As the number of sequenced genomes has grown, we have become increasingly aware of the impact of horizontal gene transfer on our understanding of genome evolution. We introduce a new method for detecting horizontal transfer that incorporates the distances typically used by phylogeny-based methods, rather than the trees themselves. We demonstrate that the distance method is scalable and that it performs well precisely in cases where phylogenetic approaches struggle. We conclude that a distance-based approach may be a valuable addition to the set of tools currently available for identifying horizontal gene transfer.
Next, we look at HIV-human protein-protein interaction (PPI) data to better characterize PPIs between viruses and their hosts. We demonstrate that HIV proteins tend to interact with many human proteins, viral proteins tend to interact with human hubs, and the hub proteins with which they interact tend to be preferentially conserved. Furthermore, we designed two new approaches to predict the PPIs between viruses and hosts and tested these methods on HIV integrase and its human partners.
We also designed a noise-tolerant method to detect gene sets by biclustering gene expression data. The approach was evaluated on a human metabolic gene expression dataset and a mouse developmental dataset. This work showed that our approach has strong power to detect functionally-related gene sets for use in the analysis of novel gene expression data.

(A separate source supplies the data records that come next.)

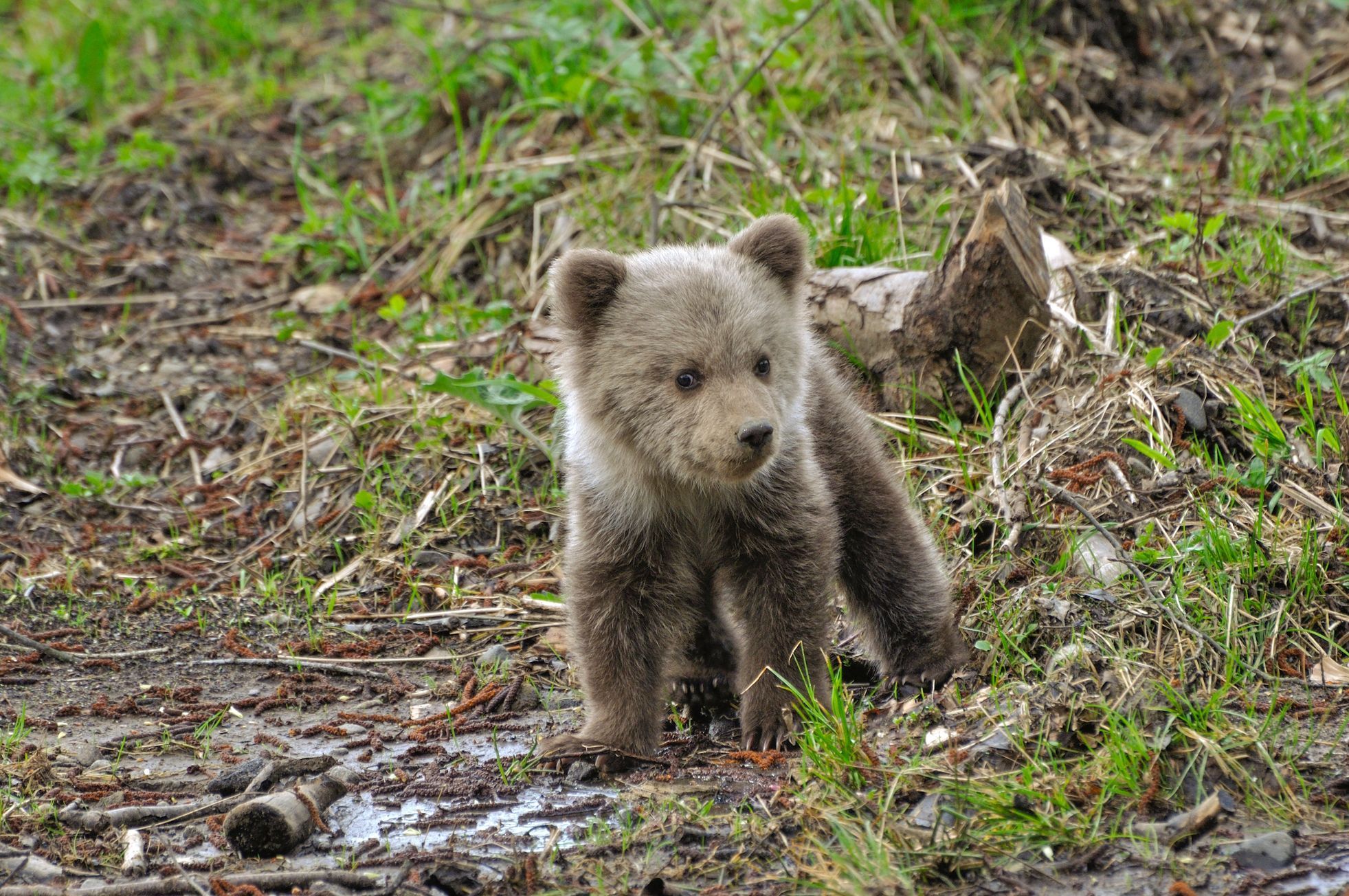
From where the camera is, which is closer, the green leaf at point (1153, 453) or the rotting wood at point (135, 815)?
the rotting wood at point (135, 815)

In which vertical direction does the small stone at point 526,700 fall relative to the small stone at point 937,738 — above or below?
below

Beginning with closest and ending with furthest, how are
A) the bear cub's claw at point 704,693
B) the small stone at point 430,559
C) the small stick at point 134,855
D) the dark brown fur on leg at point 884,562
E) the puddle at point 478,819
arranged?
the small stick at point 134,855 < the puddle at point 478,819 < the dark brown fur on leg at point 884,562 < the bear cub's claw at point 704,693 < the small stone at point 430,559

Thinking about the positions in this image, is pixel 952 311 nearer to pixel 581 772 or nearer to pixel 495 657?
pixel 495 657

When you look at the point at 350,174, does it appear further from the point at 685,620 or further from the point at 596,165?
the point at 685,620

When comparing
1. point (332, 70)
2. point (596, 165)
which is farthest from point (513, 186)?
point (332, 70)

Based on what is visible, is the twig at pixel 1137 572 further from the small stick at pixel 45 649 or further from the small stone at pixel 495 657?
the small stick at pixel 45 649

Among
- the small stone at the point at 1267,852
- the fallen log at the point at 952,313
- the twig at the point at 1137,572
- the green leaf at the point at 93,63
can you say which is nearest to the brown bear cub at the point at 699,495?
the twig at the point at 1137,572

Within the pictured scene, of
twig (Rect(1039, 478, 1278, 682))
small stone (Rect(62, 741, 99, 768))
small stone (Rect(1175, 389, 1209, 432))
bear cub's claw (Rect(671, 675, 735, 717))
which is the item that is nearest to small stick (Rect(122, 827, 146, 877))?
small stone (Rect(62, 741, 99, 768))

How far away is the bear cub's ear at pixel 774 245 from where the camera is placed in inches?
193

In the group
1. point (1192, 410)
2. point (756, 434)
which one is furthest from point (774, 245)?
point (1192, 410)

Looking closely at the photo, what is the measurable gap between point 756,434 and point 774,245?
0.99 m

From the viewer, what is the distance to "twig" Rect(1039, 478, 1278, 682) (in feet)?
13.5

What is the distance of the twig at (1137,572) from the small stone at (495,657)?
233cm

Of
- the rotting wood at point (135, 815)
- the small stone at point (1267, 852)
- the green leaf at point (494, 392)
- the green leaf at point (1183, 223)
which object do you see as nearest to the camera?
the small stone at point (1267, 852)
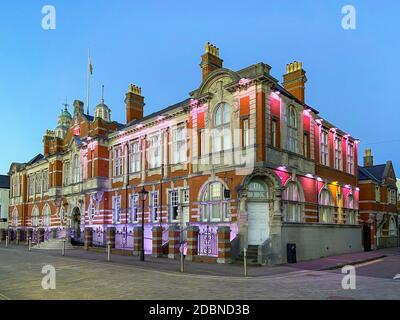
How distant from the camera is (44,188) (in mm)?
49062

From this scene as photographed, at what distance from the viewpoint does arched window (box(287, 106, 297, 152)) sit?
26.3 m

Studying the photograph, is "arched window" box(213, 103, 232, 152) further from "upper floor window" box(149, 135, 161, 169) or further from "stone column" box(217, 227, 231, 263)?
"upper floor window" box(149, 135, 161, 169)

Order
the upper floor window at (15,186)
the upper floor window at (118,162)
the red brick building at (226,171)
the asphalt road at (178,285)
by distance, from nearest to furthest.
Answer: the asphalt road at (178,285) < the red brick building at (226,171) < the upper floor window at (118,162) < the upper floor window at (15,186)

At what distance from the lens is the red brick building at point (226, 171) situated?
2345 cm

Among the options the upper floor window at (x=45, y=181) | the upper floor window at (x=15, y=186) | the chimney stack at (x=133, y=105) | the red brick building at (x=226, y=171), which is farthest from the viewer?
the upper floor window at (x=15, y=186)

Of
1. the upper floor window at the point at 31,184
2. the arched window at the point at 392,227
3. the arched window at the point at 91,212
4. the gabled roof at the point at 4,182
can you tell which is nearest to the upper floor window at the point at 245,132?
the arched window at the point at 91,212

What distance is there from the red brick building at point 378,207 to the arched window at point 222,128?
17.2 metres

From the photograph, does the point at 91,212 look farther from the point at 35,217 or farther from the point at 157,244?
the point at 35,217

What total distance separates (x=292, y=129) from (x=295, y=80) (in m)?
4.58

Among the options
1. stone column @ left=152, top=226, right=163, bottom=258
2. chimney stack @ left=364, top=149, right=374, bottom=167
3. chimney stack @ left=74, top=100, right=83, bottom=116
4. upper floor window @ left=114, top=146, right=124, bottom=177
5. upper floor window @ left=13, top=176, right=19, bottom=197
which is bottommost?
stone column @ left=152, top=226, right=163, bottom=258

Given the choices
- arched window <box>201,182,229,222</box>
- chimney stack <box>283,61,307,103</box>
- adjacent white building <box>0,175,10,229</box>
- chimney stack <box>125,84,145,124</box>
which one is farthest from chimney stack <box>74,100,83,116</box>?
adjacent white building <box>0,175,10,229</box>

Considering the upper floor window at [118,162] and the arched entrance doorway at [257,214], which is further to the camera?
the upper floor window at [118,162]

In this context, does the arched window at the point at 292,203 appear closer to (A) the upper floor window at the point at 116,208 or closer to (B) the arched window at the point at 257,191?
(B) the arched window at the point at 257,191

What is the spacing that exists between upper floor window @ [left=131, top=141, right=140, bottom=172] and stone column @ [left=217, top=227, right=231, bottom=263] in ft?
46.2
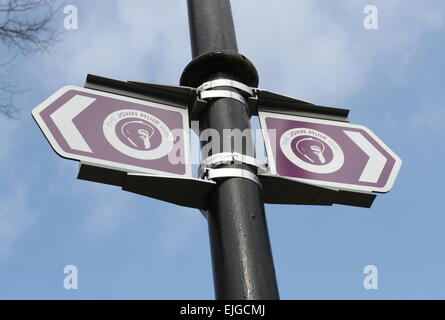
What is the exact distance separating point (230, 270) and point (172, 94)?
118cm

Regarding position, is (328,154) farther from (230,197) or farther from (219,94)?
(230,197)

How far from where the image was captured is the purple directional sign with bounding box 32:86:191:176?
3.23 metres

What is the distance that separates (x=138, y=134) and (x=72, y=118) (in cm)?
31

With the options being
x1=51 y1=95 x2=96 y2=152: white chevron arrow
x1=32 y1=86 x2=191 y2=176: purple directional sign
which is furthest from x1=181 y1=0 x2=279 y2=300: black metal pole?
x1=51 y1=95 x2=96 y2=152: white chevron arrow

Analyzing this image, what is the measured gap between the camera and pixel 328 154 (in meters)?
3.72

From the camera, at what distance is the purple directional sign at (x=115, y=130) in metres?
3.23

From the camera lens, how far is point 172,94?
3648 mm

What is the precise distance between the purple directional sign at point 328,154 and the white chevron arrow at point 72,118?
2.90 ft

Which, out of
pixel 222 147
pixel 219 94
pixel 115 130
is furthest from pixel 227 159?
pixel 115 130

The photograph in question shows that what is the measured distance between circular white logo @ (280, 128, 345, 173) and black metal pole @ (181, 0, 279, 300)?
288mm

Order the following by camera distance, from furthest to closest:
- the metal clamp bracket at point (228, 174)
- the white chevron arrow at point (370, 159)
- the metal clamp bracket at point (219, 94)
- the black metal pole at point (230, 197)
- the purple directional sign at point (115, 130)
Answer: the white chevron arrow at point (370, 159) < the metal clamp bracket at point (219, 94) < the purple directional sign at point (115, 130) < the metal clamp bracket at point (228, 174) < the black metal pole at point (230, 197)

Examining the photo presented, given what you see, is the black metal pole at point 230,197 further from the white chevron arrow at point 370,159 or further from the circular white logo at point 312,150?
the white chevron arrow at point 370,159

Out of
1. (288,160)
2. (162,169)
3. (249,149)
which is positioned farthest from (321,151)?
(162,169)

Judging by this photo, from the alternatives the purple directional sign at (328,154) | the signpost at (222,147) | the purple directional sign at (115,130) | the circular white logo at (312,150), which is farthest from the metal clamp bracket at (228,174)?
the circular white logo at (312,150)
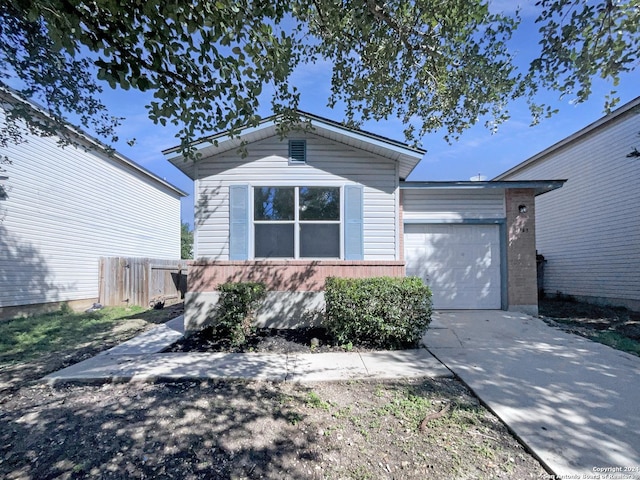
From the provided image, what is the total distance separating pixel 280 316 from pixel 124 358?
2.79 meters

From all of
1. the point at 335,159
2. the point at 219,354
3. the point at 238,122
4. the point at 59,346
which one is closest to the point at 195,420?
the point at 219,354

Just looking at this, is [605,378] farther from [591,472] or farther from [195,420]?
[195,420]

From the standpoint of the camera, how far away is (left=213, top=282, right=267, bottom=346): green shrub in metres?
5.39

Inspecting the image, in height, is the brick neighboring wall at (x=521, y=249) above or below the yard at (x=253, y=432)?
above

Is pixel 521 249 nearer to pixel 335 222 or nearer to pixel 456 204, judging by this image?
pixel 456 204

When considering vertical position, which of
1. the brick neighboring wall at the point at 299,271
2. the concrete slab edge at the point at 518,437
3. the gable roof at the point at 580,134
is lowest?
the concrete slab edge at the point at 518,437

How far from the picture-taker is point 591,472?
2277 millimetres

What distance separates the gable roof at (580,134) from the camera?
8219 mm

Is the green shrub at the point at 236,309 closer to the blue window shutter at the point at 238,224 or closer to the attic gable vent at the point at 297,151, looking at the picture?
the blue window shutter at the point at 238,224

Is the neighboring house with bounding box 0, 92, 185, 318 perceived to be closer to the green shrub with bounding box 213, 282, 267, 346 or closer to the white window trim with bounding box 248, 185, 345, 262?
the white window trim with bounding box 248, 185, 345, 262

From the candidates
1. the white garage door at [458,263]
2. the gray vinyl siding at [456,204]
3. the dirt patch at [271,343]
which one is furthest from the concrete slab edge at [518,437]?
the gray vinyl siding at [456,204]

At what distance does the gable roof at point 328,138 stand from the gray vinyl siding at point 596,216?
21.7ft

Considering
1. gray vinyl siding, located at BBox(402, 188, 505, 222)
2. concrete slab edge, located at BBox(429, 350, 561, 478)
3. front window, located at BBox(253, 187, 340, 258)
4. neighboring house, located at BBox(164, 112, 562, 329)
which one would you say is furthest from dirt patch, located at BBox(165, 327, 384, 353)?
gray vinyl siding, located at BBox(402, 188, 505, 222)

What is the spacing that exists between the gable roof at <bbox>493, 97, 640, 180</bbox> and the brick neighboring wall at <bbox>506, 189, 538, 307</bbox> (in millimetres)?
3146
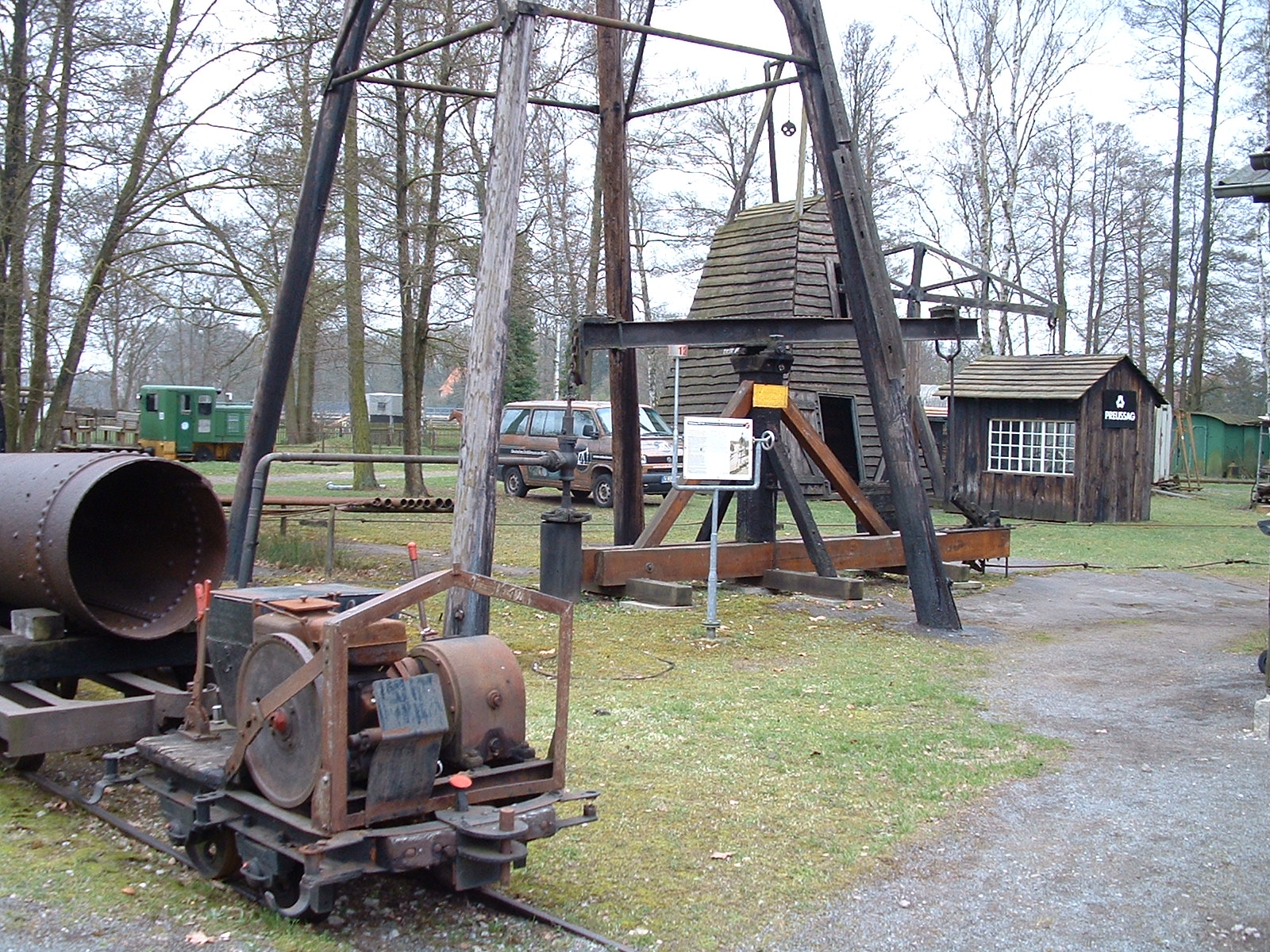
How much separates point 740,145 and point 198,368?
179 feet

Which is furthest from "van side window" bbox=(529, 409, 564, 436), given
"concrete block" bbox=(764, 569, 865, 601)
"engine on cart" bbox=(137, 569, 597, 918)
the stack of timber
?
"engine on cart" bbox=(137, 569, 597, 918)

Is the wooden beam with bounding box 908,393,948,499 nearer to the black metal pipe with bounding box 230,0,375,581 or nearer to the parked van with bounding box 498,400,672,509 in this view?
the black metal pipe with bounding box 230,0,375,581

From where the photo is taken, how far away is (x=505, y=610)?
11.9 metres

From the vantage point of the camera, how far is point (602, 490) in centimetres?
2466

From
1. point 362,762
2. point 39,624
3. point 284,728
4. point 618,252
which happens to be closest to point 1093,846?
point 362,762

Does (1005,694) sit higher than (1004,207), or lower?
lower

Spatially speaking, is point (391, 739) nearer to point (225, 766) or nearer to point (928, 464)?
point (225, 766)

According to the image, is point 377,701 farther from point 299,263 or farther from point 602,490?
point 602,490

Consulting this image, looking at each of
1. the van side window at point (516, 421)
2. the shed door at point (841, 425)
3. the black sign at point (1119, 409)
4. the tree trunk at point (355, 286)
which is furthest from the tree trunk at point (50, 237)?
the black sign at point (1119, 409)

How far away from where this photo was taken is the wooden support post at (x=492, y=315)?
26.7ft

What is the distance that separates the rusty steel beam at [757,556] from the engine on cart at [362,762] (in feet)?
24.0

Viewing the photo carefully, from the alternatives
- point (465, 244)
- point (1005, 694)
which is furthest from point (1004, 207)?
point (1005, 694)

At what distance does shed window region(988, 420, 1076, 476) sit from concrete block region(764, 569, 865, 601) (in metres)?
14.2

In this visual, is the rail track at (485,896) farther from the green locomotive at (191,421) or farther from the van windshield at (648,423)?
the green locomotive at (191,421)
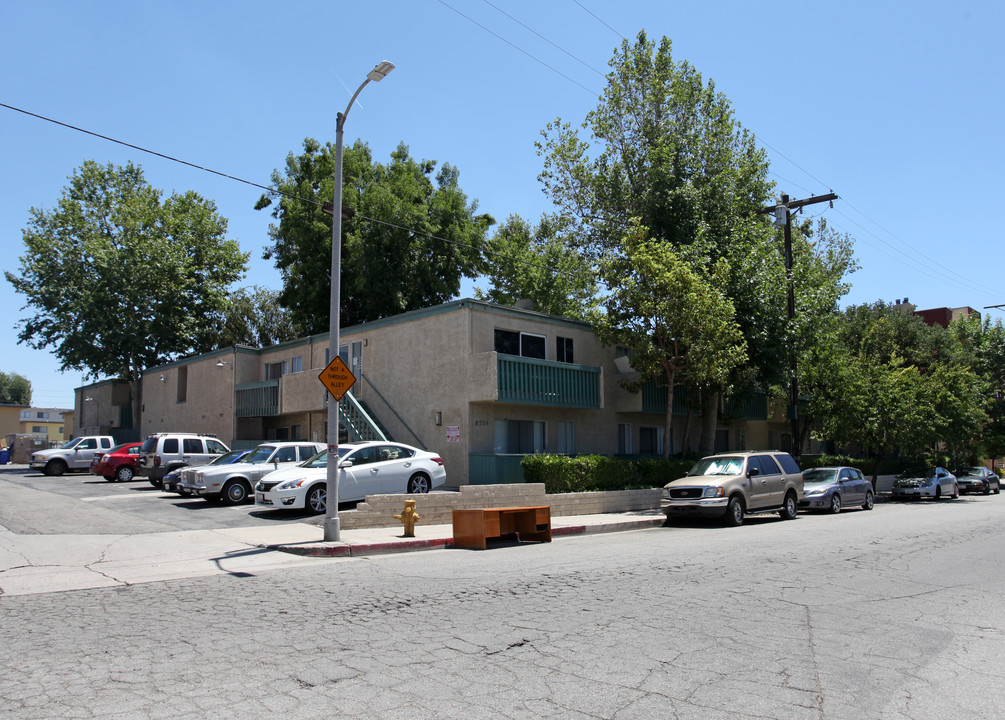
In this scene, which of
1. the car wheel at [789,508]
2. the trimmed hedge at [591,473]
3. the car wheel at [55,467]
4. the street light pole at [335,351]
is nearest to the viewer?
the street light pole at [335,351]

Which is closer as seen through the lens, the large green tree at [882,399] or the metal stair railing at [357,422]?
the metal stair railing at [357,422]

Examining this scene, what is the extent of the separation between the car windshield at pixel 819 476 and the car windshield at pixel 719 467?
243 inches

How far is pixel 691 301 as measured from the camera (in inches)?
815

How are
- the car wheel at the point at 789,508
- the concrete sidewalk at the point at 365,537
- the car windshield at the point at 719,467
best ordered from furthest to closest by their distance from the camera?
the car wheel at the point at 789,508 < the car windshield at the point at 719,467 < the concrete sidewalk at the point at 365,537

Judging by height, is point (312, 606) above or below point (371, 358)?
below

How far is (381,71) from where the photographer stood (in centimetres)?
1284

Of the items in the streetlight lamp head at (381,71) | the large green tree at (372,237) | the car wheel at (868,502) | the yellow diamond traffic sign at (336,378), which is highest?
the large green tree at (372,237)

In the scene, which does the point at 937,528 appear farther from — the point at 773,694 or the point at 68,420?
the point at 68,420

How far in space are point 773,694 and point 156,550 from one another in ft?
34.6

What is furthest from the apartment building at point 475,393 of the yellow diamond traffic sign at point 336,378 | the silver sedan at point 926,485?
the silver sedan at point 926,485

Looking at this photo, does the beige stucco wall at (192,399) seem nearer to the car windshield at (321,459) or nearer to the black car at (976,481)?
the car windshield at (321,459)

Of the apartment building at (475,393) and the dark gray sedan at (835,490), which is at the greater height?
the apartment building at (475,393)

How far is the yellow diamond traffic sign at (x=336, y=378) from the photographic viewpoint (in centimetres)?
1321

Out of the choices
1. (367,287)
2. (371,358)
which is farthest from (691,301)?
(367,287)
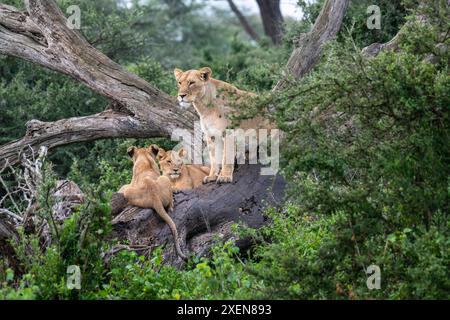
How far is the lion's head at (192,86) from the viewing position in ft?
32.9

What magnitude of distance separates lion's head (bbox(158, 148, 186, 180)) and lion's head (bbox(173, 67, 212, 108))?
0.60m

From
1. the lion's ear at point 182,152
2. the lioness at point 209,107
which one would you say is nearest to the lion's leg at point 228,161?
the lioness at point 209,107

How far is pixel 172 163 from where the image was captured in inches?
407

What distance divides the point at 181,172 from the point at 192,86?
910 millimetres

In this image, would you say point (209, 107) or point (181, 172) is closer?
point (209, 107)

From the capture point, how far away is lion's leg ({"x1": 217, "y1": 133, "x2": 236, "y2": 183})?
31.7ft

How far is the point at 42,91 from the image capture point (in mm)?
14234

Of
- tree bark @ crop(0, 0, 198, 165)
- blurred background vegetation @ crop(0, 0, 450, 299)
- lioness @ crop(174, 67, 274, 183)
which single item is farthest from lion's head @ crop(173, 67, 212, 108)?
blurred background vegetation @ crop(0, 0, 450, 299)

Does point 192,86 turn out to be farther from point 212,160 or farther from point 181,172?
point 181,172

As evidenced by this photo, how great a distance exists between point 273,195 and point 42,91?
5657 millimetres

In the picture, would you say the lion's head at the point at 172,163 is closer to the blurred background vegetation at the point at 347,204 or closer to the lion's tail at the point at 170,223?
the lion's tail at the point at 170,223

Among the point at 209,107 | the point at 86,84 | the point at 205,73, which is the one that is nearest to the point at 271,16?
the point at 86,84

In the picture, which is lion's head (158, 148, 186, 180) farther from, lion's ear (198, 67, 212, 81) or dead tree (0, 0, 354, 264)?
lion's ear (198, 67, 212, 81)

Finally, using the chemosensitivity values of the NCI-60 panel of cancer cell lines and their gene expression profiles, we designed an approach to predict the chemosensitivity values of new samples to anticancer drugs. Our approach relies on attempting to predict the actual sensitivity values rather than discrete sensitivity classes. Our analysis showed that our method performs significantly better than chance, and works well on an identifiable subset of compounds. We then tested and validated this hypothesis by predicting the chemosensitivity of primary tumors to the topoisomerase I inhibitor topotecan, using a model trained only on the NCI-60 cell lines.